The crash may have happened after a cable used to link cruise ships to the tug boats that pull them into the city's canals broke, the Corriere della Sera daily said.

The Opera was then unable to stop because of the strong currents pulling it towards the dock, it said.

MSC Cruises, founded in Italy in 1960, is a global line registered in Switzerland and based in Geneva. The Opera, built 15 years ago, is registered in Panama and has a capacity for 2,679 passengers.

The ship

The Opera, which suffered mechanical trouble before in 2011 during a Baltic cruise, can carry over 2,500 passengers and boasts a theatre, ballroom and waterpark for children.

"The MSC ship had an engine failure, which was immediately reported by the captain," Davide Calderan, head of a tugboat company involved in accompanying the ship into its berth, told Italian media.

"The engine was blocked, but with its thrust on, because the speed was increasing," he said.

The two tug boats that had been guiding the ship into the Giudecca tried to slow it, but one of the chains linking them to the giant snapped under the pressure, he added.

A heated row

The accident reignited a heated row in the Serenissima over the damage caused to the city and its fragile ecosystem by cruise ships that sail exceptionally close to the shore.
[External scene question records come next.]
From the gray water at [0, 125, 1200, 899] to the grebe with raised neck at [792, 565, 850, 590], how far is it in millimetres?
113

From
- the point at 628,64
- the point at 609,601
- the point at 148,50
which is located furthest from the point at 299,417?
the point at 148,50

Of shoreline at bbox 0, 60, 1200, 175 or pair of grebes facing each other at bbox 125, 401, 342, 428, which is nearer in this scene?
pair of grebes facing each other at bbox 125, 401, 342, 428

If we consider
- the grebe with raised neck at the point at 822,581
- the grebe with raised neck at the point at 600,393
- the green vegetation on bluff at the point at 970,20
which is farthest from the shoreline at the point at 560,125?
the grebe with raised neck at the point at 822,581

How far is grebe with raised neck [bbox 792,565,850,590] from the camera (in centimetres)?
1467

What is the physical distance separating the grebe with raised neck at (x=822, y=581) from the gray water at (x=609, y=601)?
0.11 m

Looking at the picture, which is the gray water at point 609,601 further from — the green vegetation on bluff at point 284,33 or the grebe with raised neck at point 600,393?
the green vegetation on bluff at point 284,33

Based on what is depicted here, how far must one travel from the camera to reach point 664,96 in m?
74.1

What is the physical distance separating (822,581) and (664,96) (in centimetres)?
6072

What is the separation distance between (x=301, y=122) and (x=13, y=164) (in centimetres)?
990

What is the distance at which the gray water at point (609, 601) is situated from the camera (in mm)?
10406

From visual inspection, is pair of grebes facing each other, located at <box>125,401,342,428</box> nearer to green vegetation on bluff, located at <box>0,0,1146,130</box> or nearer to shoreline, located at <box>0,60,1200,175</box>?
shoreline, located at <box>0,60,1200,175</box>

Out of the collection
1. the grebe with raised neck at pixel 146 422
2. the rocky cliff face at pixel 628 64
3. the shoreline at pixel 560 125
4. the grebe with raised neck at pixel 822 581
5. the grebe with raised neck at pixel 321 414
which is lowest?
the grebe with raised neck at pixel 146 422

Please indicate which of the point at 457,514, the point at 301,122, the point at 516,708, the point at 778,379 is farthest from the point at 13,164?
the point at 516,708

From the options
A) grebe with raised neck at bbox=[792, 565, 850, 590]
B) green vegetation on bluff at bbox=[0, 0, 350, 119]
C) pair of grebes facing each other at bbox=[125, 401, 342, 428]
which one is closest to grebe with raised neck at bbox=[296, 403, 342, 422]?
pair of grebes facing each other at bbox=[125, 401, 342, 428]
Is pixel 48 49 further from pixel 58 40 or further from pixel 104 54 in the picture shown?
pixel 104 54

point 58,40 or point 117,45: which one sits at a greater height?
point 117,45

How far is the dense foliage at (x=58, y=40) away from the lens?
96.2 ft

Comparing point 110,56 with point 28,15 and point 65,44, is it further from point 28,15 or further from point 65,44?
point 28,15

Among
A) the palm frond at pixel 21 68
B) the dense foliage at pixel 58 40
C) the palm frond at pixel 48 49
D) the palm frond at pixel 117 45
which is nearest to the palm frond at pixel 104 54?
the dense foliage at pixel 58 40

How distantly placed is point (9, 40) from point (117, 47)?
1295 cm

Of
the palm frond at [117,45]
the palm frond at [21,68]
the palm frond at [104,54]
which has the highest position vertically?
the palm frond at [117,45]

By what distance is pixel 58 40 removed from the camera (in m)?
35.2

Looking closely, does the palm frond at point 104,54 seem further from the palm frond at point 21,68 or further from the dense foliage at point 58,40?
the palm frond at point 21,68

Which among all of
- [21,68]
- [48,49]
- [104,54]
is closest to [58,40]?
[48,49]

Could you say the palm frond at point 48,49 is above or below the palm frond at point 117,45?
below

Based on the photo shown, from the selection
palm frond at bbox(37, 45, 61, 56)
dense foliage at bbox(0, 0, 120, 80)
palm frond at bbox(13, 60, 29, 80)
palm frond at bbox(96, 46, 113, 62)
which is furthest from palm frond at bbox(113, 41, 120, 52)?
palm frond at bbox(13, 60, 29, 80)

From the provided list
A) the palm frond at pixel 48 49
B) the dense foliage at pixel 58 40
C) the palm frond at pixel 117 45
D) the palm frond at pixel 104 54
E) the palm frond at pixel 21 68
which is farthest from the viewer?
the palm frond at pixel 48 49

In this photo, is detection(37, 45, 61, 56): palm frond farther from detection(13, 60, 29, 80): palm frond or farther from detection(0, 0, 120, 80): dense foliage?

While gondoliers in striped T-shirts and woven straw hats row tourists around the narrow canals, the smoking chimneys of mammoth ships loom into sight behind the city's picturesque bell towers and bridges.

Critics say the waves the ships create are eroding the foundations of the lagoon city, which regularly floods, leaving iconic sites such as Saint Mark's Square underwater.

"What happened in the port of Venice is confirmation of what we have been saying for some time," Italy's environment minister Sergio Costa wrote on Twitter.

"Cruise ships must not sail down the Giudecca. We have been working on moving them for months now... and are nearing a solution," he said.

Venice's port authority said it was was working to resolve the accident and free up the blocked canal.

"But from tomorrow we need to move, all together and as quickly as possible, to resolve the cruise ship traffic problem," said Pino Musolino of the North Adriatic Sea Port Authority.

MSC Cruises, founded in Italy in 1960, is a global line registered in Switzerland and based in Geneva.

The Opera, built 15 years ago, suffered a power failure in 2011 in the Baltic, forcing some 2,000 people to be disembarked in Stockholm rather than continuing their Southampton to Saint Petersburg voyage.